The Debtor contends that if there was, in fact, a reaffirmation, it was only oral and, therefore, unenforceable. Furthermore, he claims it unenforceable for lack of consideration. The Defendant, of course, contends that the new promise is enforceable although oral and that no new consideration is required.

The Bankruptcy Act did not provide for revival or reaffirmation of debts discharged in bankruptcy, nor did it deal with the effect of a reaffirmation. Accordingly, the validity and enforcement of reaffirmations are governed by the applicable state law. The majority of states hold that a discharged debt may be revived by a new promise. 1A Collier on Bankruptcy, ¶ 17.33 (14th ed. 1981).

It is well settled that a discharge destroys only the remedies normally available to a creditor, but does not cancel the debt. Zavelo v. Reeves, 227 U.S. 625, 33 S.Ct. 365, 57 L.Ed. 676 (1913). On this basis, most states, including Florida do not require new additional consideration to support the reaffirmation. As the Florida Supreme Court stated in Silva v. Robinson, 115 Fla. 830, 156 So. 280 (1934), “The obligation being'a continuing one, the consideration continues with it, and just so long as the moral obligation exists the obligation is a sufficient consideration for a new promise. If, therefore, a new promise to pay a discharged debt is made, the defense of want of consideration cannot exist.”

Florida also follows the majority, recognizing that the new promise may be made orally and a writing is not necessary. Silva, supra; 1A Collier on Bankruptcy, ¶ 17.35 at 1759 (14th ed. 1981).

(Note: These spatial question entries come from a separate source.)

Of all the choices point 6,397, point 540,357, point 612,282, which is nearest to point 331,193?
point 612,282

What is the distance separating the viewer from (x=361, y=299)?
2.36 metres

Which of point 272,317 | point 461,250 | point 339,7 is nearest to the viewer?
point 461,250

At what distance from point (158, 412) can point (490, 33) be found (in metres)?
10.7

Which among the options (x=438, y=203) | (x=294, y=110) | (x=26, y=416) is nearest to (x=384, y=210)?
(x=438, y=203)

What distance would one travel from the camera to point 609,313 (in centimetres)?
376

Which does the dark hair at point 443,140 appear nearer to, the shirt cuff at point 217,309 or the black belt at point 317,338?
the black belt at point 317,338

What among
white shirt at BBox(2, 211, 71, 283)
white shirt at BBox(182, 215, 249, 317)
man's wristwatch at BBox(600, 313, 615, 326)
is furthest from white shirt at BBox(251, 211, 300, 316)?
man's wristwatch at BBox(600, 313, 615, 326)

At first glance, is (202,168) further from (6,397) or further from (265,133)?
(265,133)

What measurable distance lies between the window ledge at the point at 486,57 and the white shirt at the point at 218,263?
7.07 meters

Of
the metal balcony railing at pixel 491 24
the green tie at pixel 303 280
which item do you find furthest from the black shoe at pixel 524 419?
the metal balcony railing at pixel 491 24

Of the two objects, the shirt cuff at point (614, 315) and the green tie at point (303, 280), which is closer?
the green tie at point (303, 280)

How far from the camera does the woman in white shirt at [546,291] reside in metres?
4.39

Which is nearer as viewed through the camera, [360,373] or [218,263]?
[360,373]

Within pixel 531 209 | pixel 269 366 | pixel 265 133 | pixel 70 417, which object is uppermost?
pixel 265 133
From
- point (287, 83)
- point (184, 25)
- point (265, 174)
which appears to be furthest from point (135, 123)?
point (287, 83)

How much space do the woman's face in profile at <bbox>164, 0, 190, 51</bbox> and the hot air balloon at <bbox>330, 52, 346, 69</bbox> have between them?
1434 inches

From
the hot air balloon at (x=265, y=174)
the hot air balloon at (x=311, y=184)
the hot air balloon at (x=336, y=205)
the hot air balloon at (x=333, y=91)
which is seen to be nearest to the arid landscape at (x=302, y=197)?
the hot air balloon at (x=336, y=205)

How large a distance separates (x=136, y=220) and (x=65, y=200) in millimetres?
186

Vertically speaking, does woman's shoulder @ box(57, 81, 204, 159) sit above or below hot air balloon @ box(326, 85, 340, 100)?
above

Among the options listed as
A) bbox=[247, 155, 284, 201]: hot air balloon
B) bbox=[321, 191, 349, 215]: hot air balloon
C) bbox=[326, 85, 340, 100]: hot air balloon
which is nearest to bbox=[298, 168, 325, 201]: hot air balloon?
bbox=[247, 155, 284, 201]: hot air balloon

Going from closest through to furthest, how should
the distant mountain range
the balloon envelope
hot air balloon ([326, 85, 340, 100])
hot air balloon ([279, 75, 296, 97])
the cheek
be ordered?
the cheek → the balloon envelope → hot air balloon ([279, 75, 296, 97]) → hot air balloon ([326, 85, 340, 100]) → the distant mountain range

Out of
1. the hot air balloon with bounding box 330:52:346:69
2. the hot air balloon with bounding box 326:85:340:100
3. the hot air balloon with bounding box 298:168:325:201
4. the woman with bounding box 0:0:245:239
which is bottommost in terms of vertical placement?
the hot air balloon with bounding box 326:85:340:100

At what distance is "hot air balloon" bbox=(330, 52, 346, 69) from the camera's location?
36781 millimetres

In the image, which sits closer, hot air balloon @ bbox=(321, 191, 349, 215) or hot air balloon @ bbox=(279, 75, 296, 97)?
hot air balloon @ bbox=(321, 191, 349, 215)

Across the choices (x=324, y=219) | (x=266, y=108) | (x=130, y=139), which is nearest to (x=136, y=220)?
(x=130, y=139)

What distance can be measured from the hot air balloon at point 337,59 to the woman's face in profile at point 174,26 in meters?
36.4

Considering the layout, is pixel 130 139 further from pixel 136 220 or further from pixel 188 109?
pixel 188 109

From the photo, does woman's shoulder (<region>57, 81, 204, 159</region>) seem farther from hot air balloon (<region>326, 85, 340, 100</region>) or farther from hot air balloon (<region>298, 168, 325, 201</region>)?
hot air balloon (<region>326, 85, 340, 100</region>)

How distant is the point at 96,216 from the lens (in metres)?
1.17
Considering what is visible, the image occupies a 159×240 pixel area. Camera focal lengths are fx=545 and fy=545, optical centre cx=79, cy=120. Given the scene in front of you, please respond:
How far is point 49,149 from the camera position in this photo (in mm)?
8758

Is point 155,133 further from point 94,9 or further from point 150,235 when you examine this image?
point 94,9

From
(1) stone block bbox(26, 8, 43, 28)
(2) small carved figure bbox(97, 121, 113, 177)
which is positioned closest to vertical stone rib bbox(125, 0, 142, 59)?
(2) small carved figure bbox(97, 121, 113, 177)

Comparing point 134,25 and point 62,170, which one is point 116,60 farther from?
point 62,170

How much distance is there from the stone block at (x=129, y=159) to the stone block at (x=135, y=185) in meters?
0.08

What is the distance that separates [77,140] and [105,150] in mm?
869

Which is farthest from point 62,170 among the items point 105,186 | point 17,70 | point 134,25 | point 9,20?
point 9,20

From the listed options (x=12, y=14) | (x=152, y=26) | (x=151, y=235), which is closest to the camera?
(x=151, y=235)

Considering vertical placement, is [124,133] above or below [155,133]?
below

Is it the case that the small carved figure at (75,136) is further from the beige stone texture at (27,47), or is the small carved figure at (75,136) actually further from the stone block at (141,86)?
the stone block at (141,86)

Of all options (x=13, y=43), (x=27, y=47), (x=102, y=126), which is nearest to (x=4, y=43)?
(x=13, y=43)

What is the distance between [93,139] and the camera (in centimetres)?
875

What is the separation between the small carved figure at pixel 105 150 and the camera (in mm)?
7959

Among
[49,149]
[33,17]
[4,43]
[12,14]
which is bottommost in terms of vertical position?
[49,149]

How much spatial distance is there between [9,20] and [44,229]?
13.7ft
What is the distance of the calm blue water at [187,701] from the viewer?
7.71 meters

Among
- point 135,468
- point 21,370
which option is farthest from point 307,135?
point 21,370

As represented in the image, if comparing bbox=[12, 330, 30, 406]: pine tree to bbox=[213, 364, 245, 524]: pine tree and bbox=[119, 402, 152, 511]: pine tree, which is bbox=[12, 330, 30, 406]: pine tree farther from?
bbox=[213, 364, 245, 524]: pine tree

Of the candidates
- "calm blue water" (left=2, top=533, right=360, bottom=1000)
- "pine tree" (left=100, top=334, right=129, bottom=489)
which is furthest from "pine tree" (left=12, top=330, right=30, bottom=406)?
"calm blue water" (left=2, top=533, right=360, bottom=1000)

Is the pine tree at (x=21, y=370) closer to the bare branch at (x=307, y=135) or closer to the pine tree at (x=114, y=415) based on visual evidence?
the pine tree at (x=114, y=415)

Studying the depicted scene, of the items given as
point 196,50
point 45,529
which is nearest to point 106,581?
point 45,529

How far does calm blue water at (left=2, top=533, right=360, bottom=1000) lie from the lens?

The only question remaining is whether the Debtor did in fact reaffirm the debt to the Defendant. The Debtor admits that he told the Defendant “not to worry” and that he would continue paying the debt regardless of the bankruptcy proceeding and discharge. The Debtor’s ex-wife and *166the Defendant both testified that the Debt- or met with the Defendant several times and orally reaffirmed the debt subsequent to the commencement of these proceedings. Although the Debtor denies this, he admits that he continued the payments to the Defendant for over a year, totalling more than $1,000. Furthermore, the Defendant claims that she filed no claim against the Debtor’s estate in reliance on that alleged promise. However, to be enforceable, the new promise must be express, distinct and unambiguous. Allen v. Ferguson, 85 U.S. (18 Wall.) 1, 21 L.Ed. 854 (1874). Mere acknowledgement of the debt is not sufficient to revive it after discharge, nor is an expression of hope or expectation of later payment. Even partial payment of the debt does not create an enforceable reaffirmation or operate as a new promise. Allen, supra. This is not changed by the fact that the creditor neglected to file a claim against the Debt- or’s estate, even if she so acted in reliance on the Debtor’s communications or his suggestion. See Collier, supra at ¶ 17.34. In light of these principles, the Court is satisfied that the Debtor’s comments or reassurances were less than what is required to revive the discharged debt and did not operate as a reaffirmation. Therefore, the debt remains discharged and unenforceable by the Defendant.

In accordance with the foregoing, it is

ORDERED, ADJUDGED AND DECREED that final judgment on the Defendant’s Counterclaim be, and the same hereby is, entered in favor of the Plaintiff and against the Defendant, and the Counterclaim be, and the same hereby is, dismissed.